L’être unique, entité d’un collectif social

Je défends l’idée que le « talent » est extrêmement bien caché et que le découvrir est vital pour soi mais aussi pour les autres car il enrichit et grandit le projet collectif.

Je défends l’idée que chacun, par la tâche à accomplir, contribue au succès du projet, qu’il n’y a donc pas de place ou de fonction première.
Ouvrir et fermer le rideau à bon escient est primordial pour la réussite d’un spectacle.

Je défends l’idée que chacun peut mettre en scène son histoire par ses mots, ses mains, sa voix, son rire et qu’en temps qu’être unique il a tout à apporter au monde et en particulier à moi qui ne peut créer qu’enrichie de son contact.

Je défends l’idée que l’ouverture sur autrui est une démarche essentielle dans les rapports fondés entre les hommes volontaires pour vivre ensemble.

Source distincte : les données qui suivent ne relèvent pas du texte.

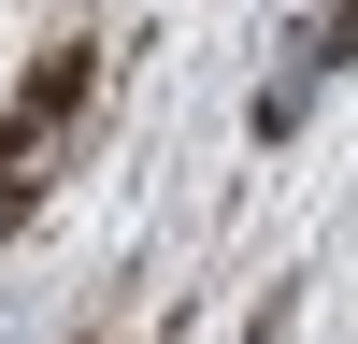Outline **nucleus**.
I'll return each instance as SVG.
<instances>
[{
  "label": "nucleus",
  "mask_w": 358,
  "mask_h": 344,
  "mask_svg": "<svg viewBox=\"0 0 358 344\" xmlns=\"http://www.w3.org/2000/svg\"><path fill=\"white\" fill-rule=\"evenodd\" d=\"M86 86H101V57H86V43H57L43 72L15 86V115H0V229L29 215V187H43V158H57V129L86 115Z\"/></svg>",
  "instance_id": "obj_1"
},
{
  "label": "nucleus",
  "mask_w": 358,
  "mask_h": 344,
  "mask_svg": "<svg viewBox=\"0 0 358 344\" xmlns=\"http://www.w3.org/2000/svg\"><path fill=\"white\" fill-rule=\"evenodd\" d=\"M315 72H358V0H330V15H315Z\"/></svg>",
  "instance_id": "obj_2"
},
{
  "label": "nucleus",
  "mask_w": 358,
  "mask_h": 344,
  "mask_svg": "<svg viewBox=\"0 0 358 344\" xmlns=\"http://www.w3.org/2000/svg\"><path fill=\"white\" fill-rule=\"evenodd\" d=\"M244 344H287V301H273V315H244Z\"/></svg>",
  "instance_id": "obj_3"
}]
</instances>
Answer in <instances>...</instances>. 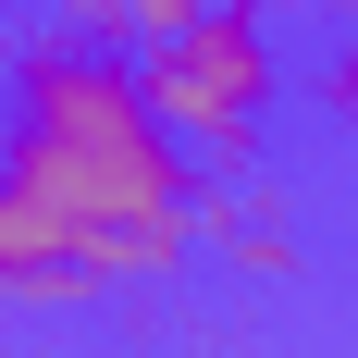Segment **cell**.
I'll return each mask as SVG.
<instances>
[{
	"instance_id": "6da1fadb",
	"label": "cell",
	"mask_w": 358,
	"mask_h": 358,
	"mask_svg": "<svg viewBox=\"0 0 358 358\" xmlns=\"http://www.w3.org/2000/svg\"><path fill=\"white\" fill-rule=\"evenodd\" d=\"M0 99H13L0 185H25L111 296L124 285H173L185 259H198V161L148 111V87H136L124 50H99V37H74V25H37V37H13Z\"/></svg>"
},
{
	"instance_id": "7a4b0ae2",
	"label": "cell",
	"mask_w": 358,
	"mask_h": 358,
	"mask_svg": "<svg viewBox=\"0 0 358 358\" xmlns=\"http://www.w3.org/2000/svg\"><path fill=\"white\" fill-rule=\"evenodd\" d=\"M136 87L185 136L198 173H259V136H272V99H285L272 0H210V13H185L161 50H136Z\"/></svg>"
},
{
	"instance_id": "3957f363",
	"label": "cell",
	"mask_w": 358,
	"mask_h": 358,
	"mask_svg": "<svg viewBox=\"0 0 358 358\" xmlns=\"http://www.w3.org/2000/svg\"><path fill=\"white\" fill-rule=\"evenodd\" d=\"M99 296H111V285L74 259V235L37 210L25 185H0V309H37V322H87Z\"/></svg>"
},
{
	"instance_id": "277c9868",
	"label": "cell",
	"mask_w": 358,
	"mask_h": 358,
	"mask_svg": "<svg viewBox=\"0 0 358 358\" xmlns=\"http://www.w3.org/2000/svg\"><path fill=\"white\" fill-rule=\"evenodd\" d=\"M198 248H210V259H235V272H259V285H285V272H296V210L272 198V185L222 173L210 198H198Z\"/></svg>"
},
{
	"instance_id": "5b68a950",
	"label": "cell",
	"mask_w": 358,
	"mask_h": 358,
	"mask_svg": "<svg viewBox=\"0 0 358 358\" xmlns=\"http://www.w3.org/2000/svg\"><path fill=\"white\" fill-rule=\"evenodd\" d=\"M185 13H210V0H50V25L99 37V50H124V62H136V50H161Z\"/></svg>"
},
{
	"instance_id": "8992f818",
	"label": "cell",
	"mask_w": 358,
	"mask_h": 358,
	"mask_svg": "<svg viewBox=\"0 0 358 358\" xmlns=\"http://www.w3.org/2000/svg\"><path fill=\"white\" fill-rule=\"evenodd\" d=\"M309 111H322L334 136H358V50H322V74H309Z\"/></svg>"
},
{
	"instance_id": "52a82bcc",
	"label": "cell",
	"mask_w": 358,
	"mask_h": 358,
	"mask_svg": "<svg viewBox=\"0 0 358 358\" xmlns=\"http://www.w3.org/2000/svg\"><path fill=\"white\" fill-rule=\"evenodd\" d=\"M309 13H334V25H358V0H309Z\"/></svg>"
}]
</instances>
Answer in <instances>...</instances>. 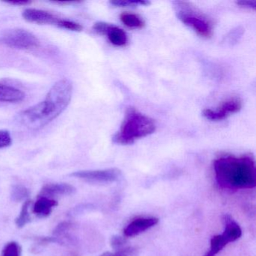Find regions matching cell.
Listing matches in <instances>:
<instances>
[{"label": "cell", "instance_id": "1", "mask_svg": "<svg viewBox=\"0 0 256 256\" xmlns=\"http://www.w3.org/2000/svg\"><path fill=\"white\" fill-rule=\"evenodd\" d=\"M72 92V84L70 80H60L50 88L44 101L20 112L18 120L29 130H41L67 108Z\"/></svg>", "mask_w": 256, "mask_h": 256}, {"label": "cell", "instance_id": "2", "mask_svg": "<svg viewBox=\"0 0 256 256\" xmlns=\"http://www.w3.org/2000/svg\"><path fill=\"white\" fill-rule=\"evenodd\" d=\"M214 169L222 188L238 190L256 187V163L251 155L223 156L214 161Z\"/></svg>", "mask_w": 256, "mask_h": 256}, {"label": "cell", "instance_id": "3", "mask_svg": "<svg viewBox=\"0 0 256 256\" xmlns=\"http://www.w3.org/2000/svg\"><path fill=\"white\" fill-rule=\"evenodd\" d=\"M155 121L137 109L130 108L126 113L120 130L114 136L113 142L118 144L130 145L156 131Z\"/></svg>", "mask_w": 256, "mask_h": 256}, {"label": "cell", "instance_id": "4", "mask_svg": "<svg viewBox=\"0 0 256 256\" xmlns=\"http://www.w3.org/2000/svg\"><path fill=\"white\" fill-rule=\"evenodd\" d=\"M179 20L191 28L202 38H210L214 34V23L210 18L188 2H174Z\"/></svg>", "mask_w": 256, "mask_h": 256}, {"label": "cell", "instance_id": "5", "mask_svg": "<svg viewBox=\"0 0 256 256\" xmlns=\"http://www.w3.org/2000/svg\"><path fill=\"white\" fill-rule=\"evenodd\" d=\"M1 41L8 47L20 50H30L40 47L38 38L30 31L20 28L8 30L2 34Z\"/></svg>", "mask_w": 256, "mask_h": 256}, {"label": "cell", "instance_id": "6", "mask_svg": "<svg viewBox=\"0 0 256 256\" xmlns=\"http://www.w3.org/2000/svg\"><path fill=\"white\" fill-rule=\"evenodd\" d=\"M122 173L118 168H108L104 170H80L72 174V176L86 182L95 184H110L116 182L120 178Z\"/></svg>", "mask_w": 256, "mask_h": 256}, {"label": "cell", "instance_id": "7", "mask_svg": "<svg viewBox=\"0 0 256 256\" xmlns=\"http://www.w3.org/2000/svg\"><path fill=\"white\" fill-rule=\"evenodd\" d=\"M242 108V102L238 97H232L217 108L216 110L206 108L203 110V116L208 120L221 121L226 119L228 116L234 114L238 113Z\"/></svg>", "mask_w": 256, "mask_h": 256}, {"label": "cell", "instance_id": "8", "mask_svg": "<svg viewBox=\"0 0 256 256\" xmlns=\"http://www.w3.org/2000/svg\"><path fill=\"white\" fill-rule=\"evenodd\" d=\"M94 30L97 34L107 36L109 42L118 47H124L128 42V37L125 31L118 26L106 22H97Z\"/></svg>", "mask_w": 256, "mask_h": 256}, {"label": "cell", "instance_id": "9", "mask_svg": "<svg viewBox=\"0 0 256 256\" xmlns=\"http://www.w3.org/2000/svg\"><path fill=\"white\" fill-rule=\"evenodd\" d=\"M22 16L28 22L37 24H50L59 26L61 20L48 12L36 8H26L24 11Z\"/></svg>", "mask_w": 256, "mask_h": 256}, {"label": "cell", "instance_id": "10", "mask_svg": "<svg viewBox=\"0 0 256 256\" xmlns=\"http://www.w3.org/2000/svg\"><path fill=\"white\" fill-rule=\"evenodd\" d=\"M158 218H156V217H143V218H136L124 228V235L128 238L137 236V235L154 227L156 224H158Z\"/></svg>", "mask_w": 256, "mask_h": 256}, {"label": "cell", "instance_id": "11", "mask_svg": "<svg viewBox=\"0 0 256 256\" xmlns=\"http://www.w3.org/2000/svg\"><path fill=\"white\" fill-rule=\"evenodd\" d=\"M76 188L70 184H50L43 186L40 196L52 198L53 196H67L73 194Z\"/></svg>", "mask_w": 256, "mask_h": 256}, {"label": "cell", "instance_id": "12", "mask_svg": "<svg viewBox=\"0 0 256 256\" xmlns=\"http://www.w3.org/2000/svg\"><path fill=\"white\" fill-rule=\"evenodd\" d=\"M56 205L58 202L54 199L40 196L34 204L32 212L40 218H46L52 214L53 208Z\"/></svg>", "mask_w": 256, "mask_h": 256}, {"label": "cell", "instance_id": "13", "mask_svg": "<svg viewBox=\"0 0 256 256\" xmlns=\"http://www.w3.org/2000/svg\"><path fill=\"white\" fill-rule=\"evenodd\" d=\"M25 98L23 91L10 85L0 84V102H20Z\"/></svg>", "mask_w": 256, "mask_h": 256}, {"label": "cell", "instance_id": "14", "mask_svg": "<svg viewBox=\"0 0 256 256\" xmlns=\"http://www.w3.org/2000/svg\"><path fill=\"white\" fill-rule=\"evenodd\" d=\"M224 229L223 234L228 240L229 242H234L239 239L242 235V230L239 224L232 220L230 216L226 215L224 216Z\"/></svg>", "mask_w": 256, "mask_h": 256}, {"label": "cell", "instance_id": "15", "mask_svg": "<svg viewBox=\"0 0 256 256\" xmlns=\"http://www.w3.org/2000/svg\"><path fill=\"white\" fill-rule=\"evenodd\" d=\"M120 19L126 26L132 29H142L145 26V22L144 19L138 14H134V13H121Z\"/></svg>", "mask_w": 256, "mask_h": 256}, {"label": "cell", "instance_id": "16", "mask_svg": "<svg viewBox=\"0 0 256 256\" xmlns=\"http://www.w3.org/2000/svg\"><path fill=\"white\" fill-rule=\"evenodd\" d=\"M228 244V240L226 238L223 234L212 236L210 240V248L204 256H216Z\"/></svg>", "mask_w": 256, "mask_h": 256}, {"label": "cell", "instance_id": "17", "mask_svg": "<svg viewBox=\"0 0 256 256\" xmlns=\"http://www.w3.org/2000/svg\"><path fill=\"white\" fill-rule=\"evenodd\" d=\"M31 202L30 200H26L22 206L20 215L16 220V224L18 228H23L30 221V216L29 214V208L30 206Z\"/></svg>", "mask_w": 256, "mask_h": 256}, {"label": "cell", "instance_id": "18", "mask_svg": "<svg viewBox=\"0 0 256 256\" xmlns=\"http://www.w3.org/2000/svg\"><path fill=\"white\" fill-rule=\"evenodd\" d=\"M22 256V247L18 242H10L6 245L2 252L1 256Z\"/></svg>", "mask_w": 256, "mask_h": 256}, {"label": "cell", "instance_id": "19", "mask_svg": "<svg viewBox=\"0 0 256 256\" xmlns=\"http://www.w3.org/2000/svg\"><path fill=\"white\" fill-rule=\"evenodd\" d=\"M101 256H138V251L132 247L120 248L114 253L106 252Z\"/></svg>", "mask_w": 256, "mask_h": 256}, {"label": "cell", "instance_id": "20", "mask_svg": "<svg viewBox=\"0 0 256 256\" xmlns=\"http://www.w3.org/2000/svg\"><path fill=\"white\" fill-rule=\"evenodd\" d=\"M110 4L112 5L115 6H120V7H128V6H148L150 5V2H148V1H130V0H127V1H112L110 2Z\"/></svg>", "mask_w": 256, "mask_h": 256}, {"label": "cell", "instance_id": "21", "mask_svg": "<svg viewBox=\"0 0 256 256\" xmlns=\"http://www.w3.org/2000/svg\"><path fill=\"white\" fill-rule=\"evenodd\" d=\"M59 26L68 30L74 31V32H80L83 30V26L80 24L70 20H65V19H61Z\"/></svg>", "mask_w": 256, "mask_h": 256}, {"label": "cell", "instance_id": "22", "mask_svg": "<svg viewBox=\"0 0 256 256\" xmlns=\"http://www.w3.org/2000/svg\"><path fill=\"white\" fill-rule=\"evenodd\" d=\"M12 143L11 134L7 130H0V149L8 148Z\"/></svg>", "mask_w": 256, "mask_h": 256}, {"label": "cell", "instance_id": "23", "mask_svg": "<svg viewBox=\"0 0 256 256\" xmlns=\"http://www.w3.org/2000/svg\"><path fill=\"white\" fill-rule=\"evenodd\" d=\"M125 238L120 236H114L113 238H112V240H110L112 246L114 248H118V250L122 248V246L125 244Z\"/></svg>", "mask_w": 256, "mask_h": 256}, {"label": "cell", "instance_id": "24", "mask_svg": "<svg viewBox=\"0 0 256 256\" xmlns=\"http://www.w3.org/2000/svg\"><path fill=\"white\" fill-rule=\"evenodd\" d=\"M236 4L244 8H252V10H256V1H238Z\"/></svg>", "mask_w": 256, "mask_h": 256}, {"label": "cell", "instance_id": "25", "mask_svg": "<svg viewBox=\"0 0 256 256\" xmlns=\"http://www.w3.org/2000/svg\"><path fill=\"white\" fill-rule=\"evenodd\" d=\"M28 194V190L25 188H22V187L18 186L16 188V193L14 196L19 198V200L24 198Z\"/></svg>", "mask_w": 256, "mask_h": 256}, {"label": "cell", "instance_id": "26", "mask_svg": "<svg viewBox=\"0 0 256 256\" xmlns=\"http://www.w3.org/2000/svg\"><path fill=\"white\" fill-rule=\"evenodd\" d=\"M8 4H11V5L26 6L31 4V2L30 1H13V2H8Z\"/></svg>", "mask_w": 256, "mask_h": 256}]
</instances>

Je défends l’idée que construire notre vie sociale est un pacte partagé et que la voie de l’Education Populaire n’est pas l’apanage du domaine de l’animation mais bien celui de la politique, lieu de la responsabilité de chacun de nous.

Bien que j’ai quitté le métier de l’Animation, je suis toujours empreinte du sentiment d’altérité qui le compose. Dans mon travail d’écrivain biographe, ma préoccupation est la même: faire exister celui qui se raconte, par ses mots et lui permettre de produire son histoire qui lui apportera la reconnaissance des autres et l’estime de lui même.